ColossalAI
ColossalAI copied to clipboard
[BUG]: torch.distributed.elastic.multiprocessing.errors.ChildFailedError:
🐛 Describe the bug
ERROR:torch.distributed.elastic.multiprocessing.api:failed (exitcode: 1) local_rank: 0 (pid: 130182) of binary: /usr/bin/python3.8
Traceback (most recent call last):
File "/usr/local/bin/torchrun", line 8, in
sys.exit(main())
File "/usr/local/lib/python3.8/dist-packages/torch/distributed/elastic/multiprocessing/errors/init.py", line 345, in wrapper
return f(*args, **kwargs)
File "/usr/local/lib/python3.8/dist-packages/torch/distributed/run.py", line 724, in main
run(args)
File "/usr/local/lib/python3.8/dist-packages/torch/distributed/run.py", line 715, in run
elastic_launch(
File "/usr/local/lib/python3.8/dist-packages/torch/distributed/launcher/api.py", line 131, in call
return launch_agent(self._config, self._entrypoint, list(args))

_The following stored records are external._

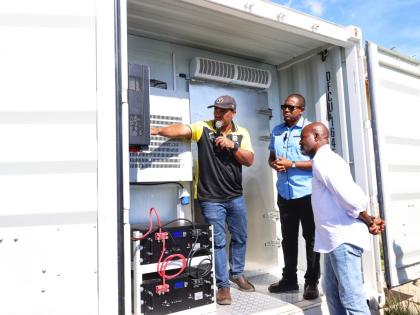 Agriculture Minister Floyd Green (centre), and acting CEO of the Rural Agricultural Development Authority, Garnet Edmondson (right), are shown features of one of the two 20-foot solar-powered cold-storage containers by RADA parish manager for St Elizabeth,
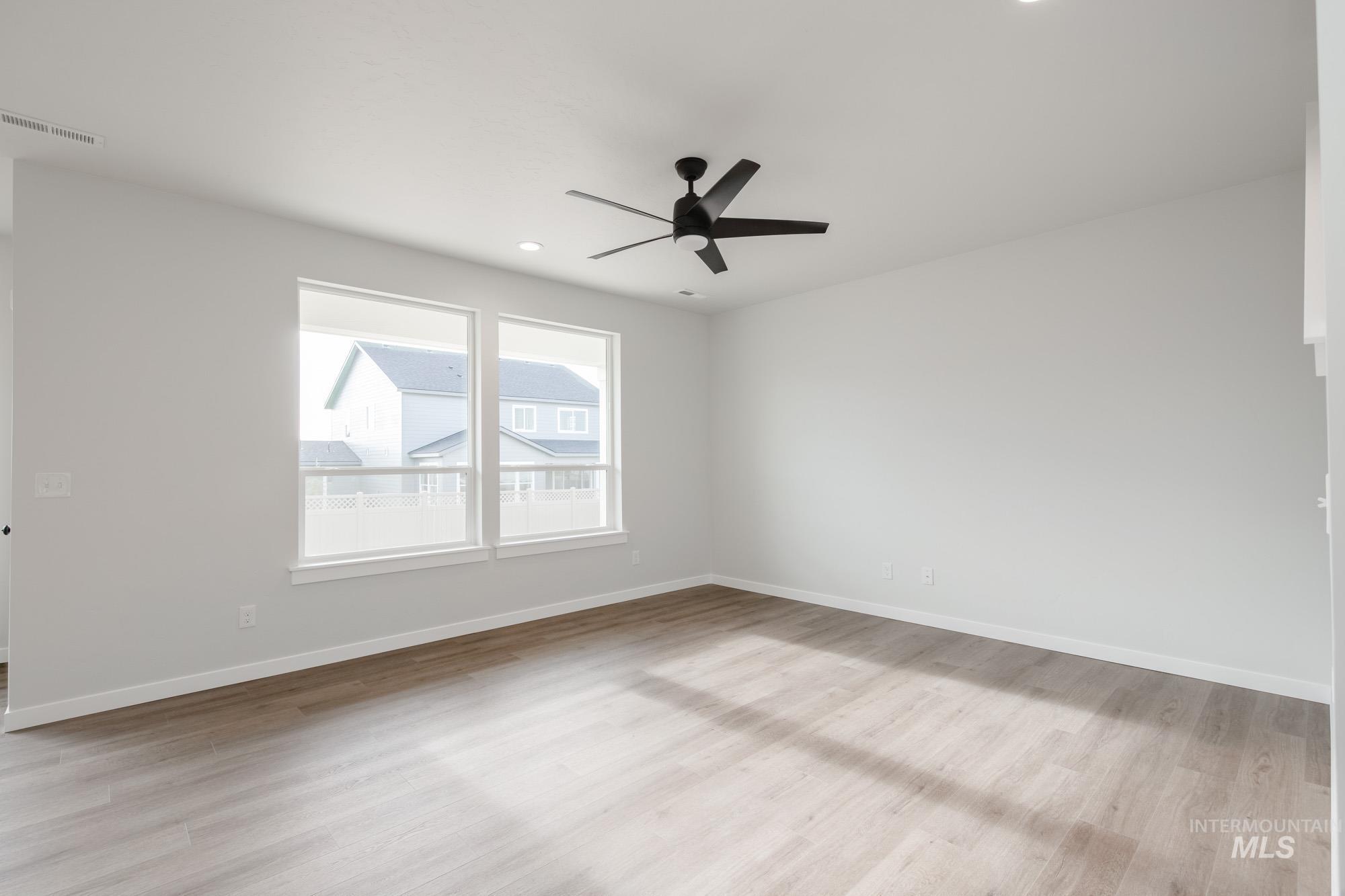 2135 South Border Way Meridian, ID 83642 - Photo 11 of 24 Unfurnished room featuring ceiling fan, light wood-type flooring, and recessed lighting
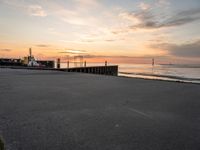 the sun is setting over the ocean and a dock is in the foreground with a beach in the distance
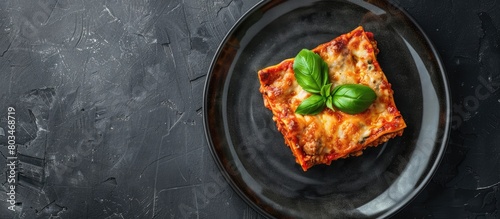Lasagna with a basil leaf on a gray plate, showcasing Italian cuisine and a homemade meat lasagna, with space for text, seen from above.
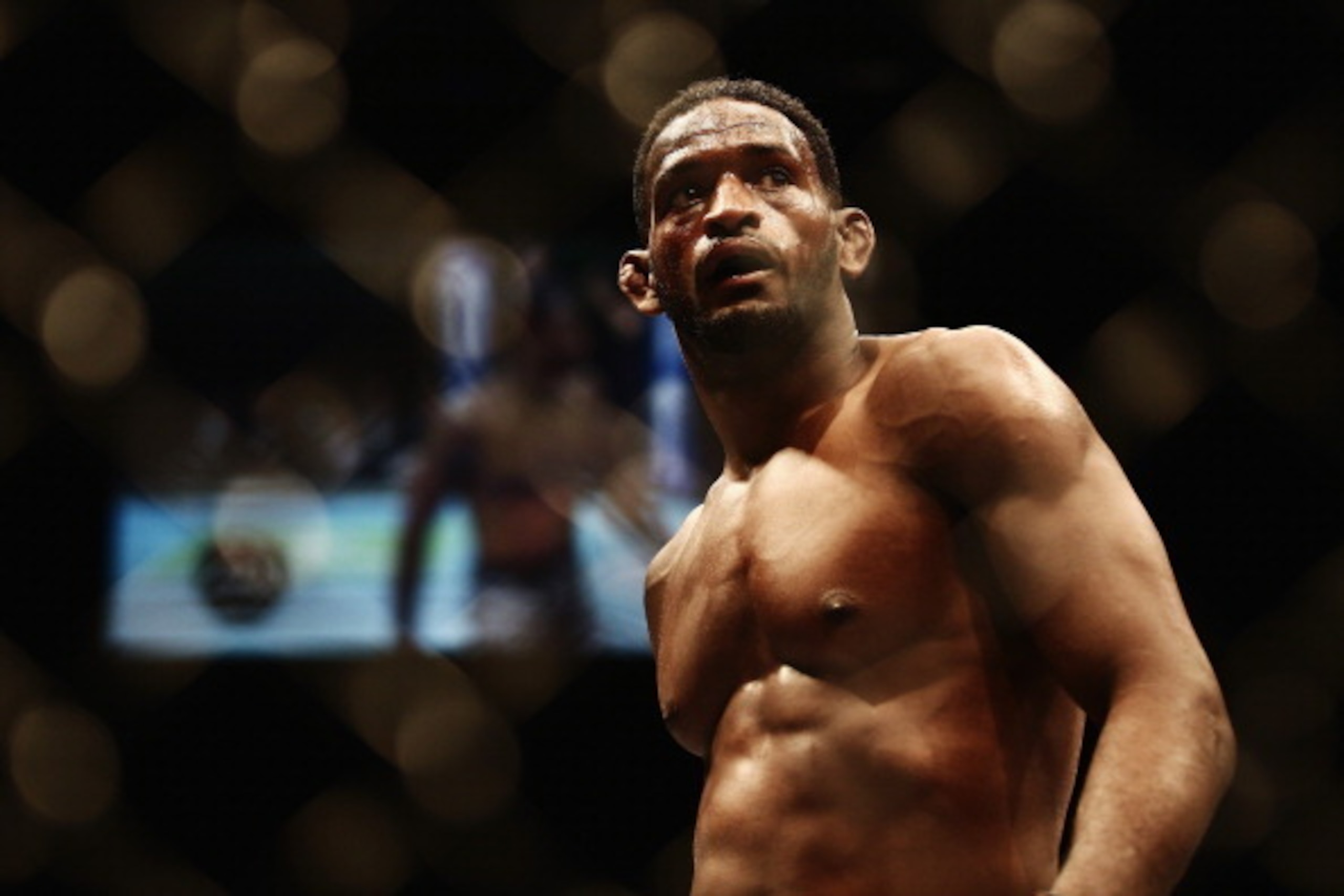 AUCKLAND, NEW ZEALAND - JUNE 28:  Neil Magny of USA celebrates after winning the UFC Welterweight bout between Neil Magny of USA and Rodrigo De Lima of Brazil on June 28, 2014 in Auckland, New Zealand.  (Photo by Hannah Peters/Getty Images)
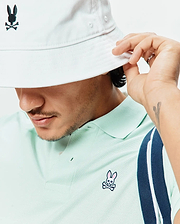 Mens Classic Pique Polo in pale mint green pique, classic fit, with an embroidered pink, black, white Psycho Bunny logo on the left chest and a navy/white striped sleeve. White bucket hat with black Psycho Bunny logo. (3)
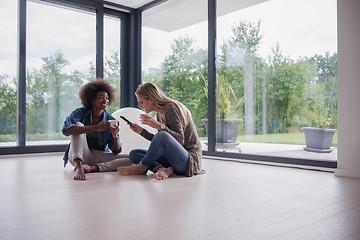 Image showing multiethnic women sit on the floor and drinking coffee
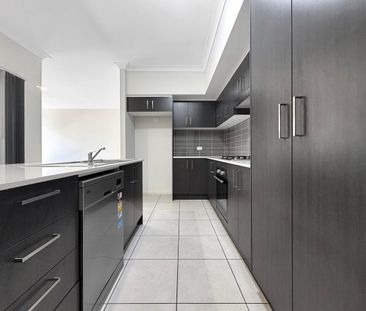 Charming 4-Bedroom Home in Prime Gregory Hills Location - Photo 6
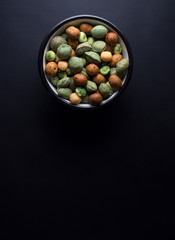 Japanese wasabi crackers in small bowl isolated on black background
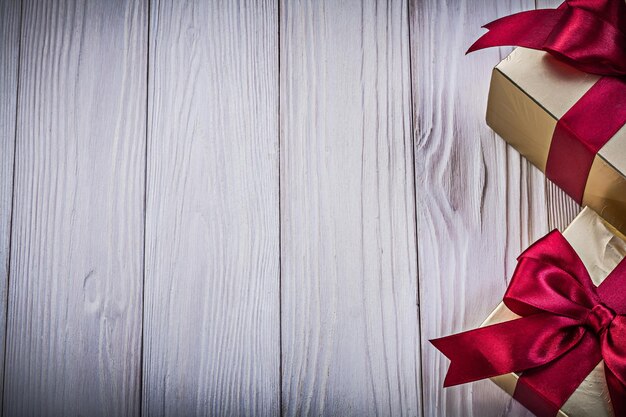 Gift boxes with tied red bows on wood board copy space holidays concept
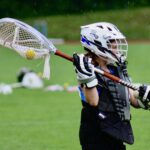 Dawgs Girls lacrosse club goalie clearing ball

File "/usr/local/lib/python3.8/dist-packages/torch/distributed/launcher/api.py", line 245, in launch_agent
raise ChildFailedError(
torch.distributed.elastic.multiprocessing.errors.ChildFailedError:
train.py FAILED
Failures: <NO_OTHER_FAILURES>
Root Cause (first observed failure): [0]: time : 2023-04-15_19:02:54 host : I11f4bfe327002017cc rank : 0 (local_rank: 0) exitcode : 1 (pid: 130182) error_file: <N/A> traceback : To enable traceback see: https://pytorch.org/docs/stable/elastic/errors.html
Error: failed to run torchrun --nproc_per_node=1 --nnodes=1 --node_rank=0 --rdzv_backend=c10d --rdzv_endpoint=127.0.0.1:29500 --rdzv_id=colossalai-default-job train.py --do_train --cuda --do_valid --do_test --data_path data/wn18rr --model RotatE -n 256 -b 1024 -d 1000 -g 24.0 -a 1.0 -adv -lr 0.0001 --max_steps 150000 -save results/RotatE_wn18rr_0 --test_batch_size 16 -de on 127.0.0.1, is localhost: True, exception: Encountered a bad command exit code!
Environment
No response
Hi, the error log is not very meaningful to me. Can you share your command and your full error log?